Марк Тимпсон безмерно удивился.
— Вы еще сами этого не знаете? — оскорбленно спросил он.
— С нашей героиней произойдет то, что с ней должно в конце концов произойти, — сказал Эйб Робинсон, — и не сможет в это вмешаться ни Бог, ни человек.
— Ого, как у вас тут все серьезно, — сказал Марк Тимпсон.
И он, как обычно, вместе со своими помощниками закрылся в своем кабинете. Не похоже было, чтобы они там что-то сочиняли, по всей видимости, они там усиленно молились, чтобы фильм Эйба Робинсона с треском провалился.
Камилла и Алекс Мартин вообще не смотрели в сторону друг друга, у них и без этого дел было невпроворот. Камилла по замыслу сценария была занята какими-то проблемами с многочисленными родственниками, а Алекс Мартин беззаботно подстригал деревья и кусты в их саду.
Толстая Дора Мартин тоже каждый день приезжала на съемки фильма, она привозила любимому мужу вкусную домашнюю еду. И каждый раз эта еда была в корне разная, ведь толстая Дора Мартин то собиралась худеть и хорошеть, а то пускала все на самотек.
А потому Алекс Мартин один день уплетал какую-нибудь постную пищу, а другой — жирную и высококалорийную. А толстая Дора Мартин, в восторге сложив руки на груди, с упоением смотрела на то, какой он тут, ее муж, такой молодой, красивый, перспективный и талантливый.
И все было бы совсем мило, складно и хорошо. Да у Эйба Робинсона, Джеффа Дармера, Джека Марлина и Люка Беррера не было актера на роль дедушки главной героини. И это обстоятельство вносило разлад и дискомфорт в наладившееся было благополучие этой съемочной компании.
Дедушка Ичи тут же предложил себя на эту роль. Эйб Робинсон и Джефф Дармер закрылись от дедушки Ичи в кабинете Эйба Робинсона. Там они отдышались и стали думать, что делать дальше.
Когда же они вышли оттуда и сказали, что на роль дедушки Ичи они попытаются пригласить самого Дага Хауэра, у меня из рук выпала чашка с горячим кофе. Вмиг лишившись сил, я опустилась на ближайший стул. Камилла рассеянно посмотрела на меня.
— Тебе что, так нравится этот актер? — спросила она меня.
— Нет, — сказала я, — не так.
— А как? — спросила Камилла.
— Это сложное чувство, — сказала я.
Камилла покачала головой и больше ни о чем не стала спрашивать. То, что ей было нужно, она уже поняла. А потому мы с Камиллой ничего не стали выяснять в тот момент, мы отложили все на потом. А через некоторое время ее вновь позвали на съемку.

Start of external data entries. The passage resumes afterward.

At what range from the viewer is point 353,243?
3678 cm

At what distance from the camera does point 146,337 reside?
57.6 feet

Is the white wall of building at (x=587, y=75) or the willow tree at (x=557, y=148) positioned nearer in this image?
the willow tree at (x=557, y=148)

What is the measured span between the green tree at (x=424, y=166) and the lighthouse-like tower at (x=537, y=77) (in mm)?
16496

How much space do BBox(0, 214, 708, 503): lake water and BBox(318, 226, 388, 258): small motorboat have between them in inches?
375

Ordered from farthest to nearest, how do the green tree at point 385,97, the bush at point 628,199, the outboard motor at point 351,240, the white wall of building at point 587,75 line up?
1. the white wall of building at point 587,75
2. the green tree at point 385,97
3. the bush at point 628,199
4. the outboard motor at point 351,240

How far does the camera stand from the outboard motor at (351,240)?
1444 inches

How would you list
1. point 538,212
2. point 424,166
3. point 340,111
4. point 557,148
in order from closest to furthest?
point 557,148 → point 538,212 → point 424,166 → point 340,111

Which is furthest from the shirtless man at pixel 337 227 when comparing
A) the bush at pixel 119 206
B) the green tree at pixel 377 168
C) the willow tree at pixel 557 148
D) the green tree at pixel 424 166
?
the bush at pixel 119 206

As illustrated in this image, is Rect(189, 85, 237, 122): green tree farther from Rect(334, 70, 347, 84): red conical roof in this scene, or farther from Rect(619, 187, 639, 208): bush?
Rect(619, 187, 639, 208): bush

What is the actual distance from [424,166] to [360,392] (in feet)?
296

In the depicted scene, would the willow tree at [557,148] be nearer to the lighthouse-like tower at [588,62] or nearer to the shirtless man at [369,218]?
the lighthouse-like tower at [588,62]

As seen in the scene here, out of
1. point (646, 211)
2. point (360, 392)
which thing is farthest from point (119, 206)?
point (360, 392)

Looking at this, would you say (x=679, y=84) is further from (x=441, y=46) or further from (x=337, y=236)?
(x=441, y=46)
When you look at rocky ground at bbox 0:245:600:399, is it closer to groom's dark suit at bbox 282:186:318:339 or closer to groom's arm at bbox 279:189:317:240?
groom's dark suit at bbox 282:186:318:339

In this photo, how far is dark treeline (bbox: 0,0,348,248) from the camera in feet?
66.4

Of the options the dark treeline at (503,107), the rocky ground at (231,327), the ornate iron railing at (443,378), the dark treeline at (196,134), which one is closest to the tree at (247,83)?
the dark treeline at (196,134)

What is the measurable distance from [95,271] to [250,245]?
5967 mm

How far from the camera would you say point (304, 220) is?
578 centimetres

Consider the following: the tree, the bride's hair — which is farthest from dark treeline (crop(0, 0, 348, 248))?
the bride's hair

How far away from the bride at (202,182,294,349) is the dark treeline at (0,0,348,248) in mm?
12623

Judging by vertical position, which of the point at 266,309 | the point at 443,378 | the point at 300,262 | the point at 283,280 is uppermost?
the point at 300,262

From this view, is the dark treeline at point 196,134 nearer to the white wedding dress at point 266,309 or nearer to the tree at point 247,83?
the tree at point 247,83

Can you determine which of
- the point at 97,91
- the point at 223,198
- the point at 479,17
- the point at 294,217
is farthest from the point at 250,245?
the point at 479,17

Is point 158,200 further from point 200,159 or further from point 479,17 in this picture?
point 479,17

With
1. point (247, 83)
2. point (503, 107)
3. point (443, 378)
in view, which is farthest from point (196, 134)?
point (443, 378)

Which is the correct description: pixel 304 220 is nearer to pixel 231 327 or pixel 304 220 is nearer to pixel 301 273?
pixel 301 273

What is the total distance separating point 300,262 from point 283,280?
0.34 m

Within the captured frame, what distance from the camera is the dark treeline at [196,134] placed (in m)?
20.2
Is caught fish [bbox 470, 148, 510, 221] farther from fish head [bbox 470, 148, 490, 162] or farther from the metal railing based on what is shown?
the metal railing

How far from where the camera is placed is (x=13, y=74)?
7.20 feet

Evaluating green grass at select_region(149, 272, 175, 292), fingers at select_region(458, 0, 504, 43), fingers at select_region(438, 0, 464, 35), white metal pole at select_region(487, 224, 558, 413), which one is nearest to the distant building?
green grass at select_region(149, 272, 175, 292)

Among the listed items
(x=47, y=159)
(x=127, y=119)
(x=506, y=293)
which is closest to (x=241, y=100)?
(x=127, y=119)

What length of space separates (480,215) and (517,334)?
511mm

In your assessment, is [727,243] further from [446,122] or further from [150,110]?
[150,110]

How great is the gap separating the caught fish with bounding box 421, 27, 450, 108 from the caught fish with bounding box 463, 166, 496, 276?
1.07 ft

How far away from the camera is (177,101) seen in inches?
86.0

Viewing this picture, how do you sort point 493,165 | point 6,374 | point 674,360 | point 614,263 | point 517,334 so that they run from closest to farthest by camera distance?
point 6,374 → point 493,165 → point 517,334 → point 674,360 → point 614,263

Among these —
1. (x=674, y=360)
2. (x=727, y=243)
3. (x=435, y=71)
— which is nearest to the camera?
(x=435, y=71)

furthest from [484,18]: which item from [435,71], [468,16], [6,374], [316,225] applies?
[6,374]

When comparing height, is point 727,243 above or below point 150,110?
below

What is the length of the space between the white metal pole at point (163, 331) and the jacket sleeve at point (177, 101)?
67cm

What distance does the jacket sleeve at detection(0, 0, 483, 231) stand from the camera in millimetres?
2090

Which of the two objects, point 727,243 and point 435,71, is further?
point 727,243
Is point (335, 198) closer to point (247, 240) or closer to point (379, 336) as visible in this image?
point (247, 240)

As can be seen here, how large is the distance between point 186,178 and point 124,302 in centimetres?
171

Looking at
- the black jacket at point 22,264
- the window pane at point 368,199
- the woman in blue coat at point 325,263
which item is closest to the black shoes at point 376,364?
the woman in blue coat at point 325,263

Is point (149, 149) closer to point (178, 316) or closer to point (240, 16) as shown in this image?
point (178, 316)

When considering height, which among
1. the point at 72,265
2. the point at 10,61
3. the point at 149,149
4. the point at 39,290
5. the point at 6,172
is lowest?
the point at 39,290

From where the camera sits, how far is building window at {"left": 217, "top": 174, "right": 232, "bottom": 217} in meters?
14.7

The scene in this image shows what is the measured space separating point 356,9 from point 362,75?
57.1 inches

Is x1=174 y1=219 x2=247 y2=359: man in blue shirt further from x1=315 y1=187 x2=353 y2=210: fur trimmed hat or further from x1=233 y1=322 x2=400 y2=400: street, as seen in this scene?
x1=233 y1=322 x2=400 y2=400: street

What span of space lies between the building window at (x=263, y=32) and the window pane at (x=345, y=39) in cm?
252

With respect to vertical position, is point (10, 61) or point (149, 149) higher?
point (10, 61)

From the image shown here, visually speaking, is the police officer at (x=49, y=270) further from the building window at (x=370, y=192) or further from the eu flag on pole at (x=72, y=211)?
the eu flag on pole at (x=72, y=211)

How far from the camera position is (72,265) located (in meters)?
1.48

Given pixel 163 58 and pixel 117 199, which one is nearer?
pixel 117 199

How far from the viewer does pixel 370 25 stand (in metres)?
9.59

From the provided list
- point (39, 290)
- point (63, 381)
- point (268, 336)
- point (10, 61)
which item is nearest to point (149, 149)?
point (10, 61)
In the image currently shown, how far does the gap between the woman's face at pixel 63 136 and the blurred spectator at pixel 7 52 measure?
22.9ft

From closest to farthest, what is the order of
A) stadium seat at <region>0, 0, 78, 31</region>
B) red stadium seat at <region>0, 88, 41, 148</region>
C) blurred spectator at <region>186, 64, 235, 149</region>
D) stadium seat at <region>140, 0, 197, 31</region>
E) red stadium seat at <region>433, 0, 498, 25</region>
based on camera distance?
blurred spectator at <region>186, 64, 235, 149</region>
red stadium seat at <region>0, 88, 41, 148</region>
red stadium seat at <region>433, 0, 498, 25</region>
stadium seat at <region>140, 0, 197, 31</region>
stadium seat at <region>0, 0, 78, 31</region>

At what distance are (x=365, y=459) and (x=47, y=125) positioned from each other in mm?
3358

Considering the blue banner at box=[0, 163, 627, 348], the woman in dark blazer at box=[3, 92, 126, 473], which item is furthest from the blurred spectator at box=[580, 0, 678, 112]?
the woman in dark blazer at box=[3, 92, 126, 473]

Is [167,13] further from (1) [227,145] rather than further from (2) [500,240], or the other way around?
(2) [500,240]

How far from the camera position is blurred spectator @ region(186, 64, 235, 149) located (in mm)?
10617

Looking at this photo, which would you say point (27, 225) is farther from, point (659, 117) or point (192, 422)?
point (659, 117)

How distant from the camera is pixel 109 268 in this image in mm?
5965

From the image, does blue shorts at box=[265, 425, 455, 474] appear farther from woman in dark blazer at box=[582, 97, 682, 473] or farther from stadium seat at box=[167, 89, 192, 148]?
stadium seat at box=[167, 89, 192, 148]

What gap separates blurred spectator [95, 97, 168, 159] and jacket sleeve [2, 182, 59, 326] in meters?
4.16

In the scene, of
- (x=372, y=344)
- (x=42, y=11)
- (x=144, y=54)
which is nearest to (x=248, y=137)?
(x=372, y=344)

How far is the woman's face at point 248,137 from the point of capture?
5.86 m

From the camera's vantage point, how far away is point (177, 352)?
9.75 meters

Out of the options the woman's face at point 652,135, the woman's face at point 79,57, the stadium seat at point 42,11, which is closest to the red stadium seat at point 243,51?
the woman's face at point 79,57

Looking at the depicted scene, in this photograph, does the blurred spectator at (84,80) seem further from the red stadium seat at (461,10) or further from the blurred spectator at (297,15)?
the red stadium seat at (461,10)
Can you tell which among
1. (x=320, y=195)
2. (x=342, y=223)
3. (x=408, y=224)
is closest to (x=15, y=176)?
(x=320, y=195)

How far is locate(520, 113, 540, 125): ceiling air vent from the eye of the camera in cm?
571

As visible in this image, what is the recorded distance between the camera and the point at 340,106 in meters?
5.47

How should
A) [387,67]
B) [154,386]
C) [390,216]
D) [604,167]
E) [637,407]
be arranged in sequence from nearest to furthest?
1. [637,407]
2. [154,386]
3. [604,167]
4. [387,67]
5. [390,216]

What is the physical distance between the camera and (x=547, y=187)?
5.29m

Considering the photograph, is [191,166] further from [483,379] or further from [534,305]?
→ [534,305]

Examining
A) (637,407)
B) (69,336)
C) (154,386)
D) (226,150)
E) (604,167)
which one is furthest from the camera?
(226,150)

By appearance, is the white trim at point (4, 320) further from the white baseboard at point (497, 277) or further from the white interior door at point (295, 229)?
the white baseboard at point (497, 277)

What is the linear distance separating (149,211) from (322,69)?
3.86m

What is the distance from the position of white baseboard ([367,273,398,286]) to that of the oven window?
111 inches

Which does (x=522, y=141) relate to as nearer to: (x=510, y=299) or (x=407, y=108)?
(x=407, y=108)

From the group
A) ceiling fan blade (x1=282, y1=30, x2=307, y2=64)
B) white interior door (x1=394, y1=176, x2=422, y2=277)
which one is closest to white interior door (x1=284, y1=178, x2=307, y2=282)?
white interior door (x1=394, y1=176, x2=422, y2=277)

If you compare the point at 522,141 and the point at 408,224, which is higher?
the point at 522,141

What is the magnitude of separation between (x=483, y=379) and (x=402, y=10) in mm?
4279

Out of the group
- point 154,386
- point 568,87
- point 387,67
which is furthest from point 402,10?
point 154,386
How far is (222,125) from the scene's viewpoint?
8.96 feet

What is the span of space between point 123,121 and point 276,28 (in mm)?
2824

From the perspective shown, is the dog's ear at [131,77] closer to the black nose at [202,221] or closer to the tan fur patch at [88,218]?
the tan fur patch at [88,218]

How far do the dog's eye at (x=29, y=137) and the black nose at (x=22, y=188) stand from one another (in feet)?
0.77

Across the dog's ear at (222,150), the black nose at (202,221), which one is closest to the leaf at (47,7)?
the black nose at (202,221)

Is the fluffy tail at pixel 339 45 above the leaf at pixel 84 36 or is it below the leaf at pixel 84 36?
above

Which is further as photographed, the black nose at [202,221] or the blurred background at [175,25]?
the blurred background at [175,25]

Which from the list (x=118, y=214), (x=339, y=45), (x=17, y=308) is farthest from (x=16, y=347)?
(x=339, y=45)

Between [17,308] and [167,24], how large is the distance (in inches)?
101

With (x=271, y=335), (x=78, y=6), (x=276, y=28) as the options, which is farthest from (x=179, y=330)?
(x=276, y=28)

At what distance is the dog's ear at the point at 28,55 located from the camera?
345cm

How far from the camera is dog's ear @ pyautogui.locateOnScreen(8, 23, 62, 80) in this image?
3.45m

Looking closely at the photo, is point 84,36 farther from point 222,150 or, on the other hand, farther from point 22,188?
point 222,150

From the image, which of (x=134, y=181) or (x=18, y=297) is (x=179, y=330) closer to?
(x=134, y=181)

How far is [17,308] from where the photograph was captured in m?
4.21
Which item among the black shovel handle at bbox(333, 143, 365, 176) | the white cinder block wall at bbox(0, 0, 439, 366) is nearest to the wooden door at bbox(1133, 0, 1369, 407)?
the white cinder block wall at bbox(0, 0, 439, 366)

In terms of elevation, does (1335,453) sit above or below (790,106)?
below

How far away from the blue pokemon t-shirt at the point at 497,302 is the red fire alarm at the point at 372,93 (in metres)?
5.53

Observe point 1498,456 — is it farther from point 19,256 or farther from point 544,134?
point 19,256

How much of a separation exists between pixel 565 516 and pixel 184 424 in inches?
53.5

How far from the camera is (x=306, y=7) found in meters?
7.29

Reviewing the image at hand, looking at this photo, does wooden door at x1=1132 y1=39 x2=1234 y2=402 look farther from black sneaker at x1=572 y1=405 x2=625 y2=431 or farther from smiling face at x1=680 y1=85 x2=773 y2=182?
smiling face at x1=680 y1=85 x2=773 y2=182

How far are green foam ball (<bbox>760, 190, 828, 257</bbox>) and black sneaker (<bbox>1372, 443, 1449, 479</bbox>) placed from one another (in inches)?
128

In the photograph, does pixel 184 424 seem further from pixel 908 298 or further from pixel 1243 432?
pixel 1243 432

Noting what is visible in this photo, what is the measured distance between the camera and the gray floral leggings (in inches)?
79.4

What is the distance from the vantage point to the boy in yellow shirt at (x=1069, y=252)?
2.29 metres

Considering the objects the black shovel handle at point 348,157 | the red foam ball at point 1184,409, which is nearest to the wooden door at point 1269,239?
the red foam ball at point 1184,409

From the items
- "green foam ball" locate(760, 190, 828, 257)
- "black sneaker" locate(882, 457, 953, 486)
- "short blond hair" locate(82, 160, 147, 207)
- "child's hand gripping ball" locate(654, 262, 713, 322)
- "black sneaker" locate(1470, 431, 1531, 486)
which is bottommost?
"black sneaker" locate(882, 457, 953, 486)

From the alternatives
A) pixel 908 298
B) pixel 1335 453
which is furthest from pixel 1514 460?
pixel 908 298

А я осталась одна, растревоженная и несчастная. У каждого человека в жизни есть какая-нибудь тайна, у меня тоже была такая тайна. И этой моей тайной всегда был Даг Хауэр: я любила его с самого своего безоблачного детства. Еще с тех пор, когда мои обязательные родители разрешали мне смотреть телевизор всего только по пятнадцать минут в день.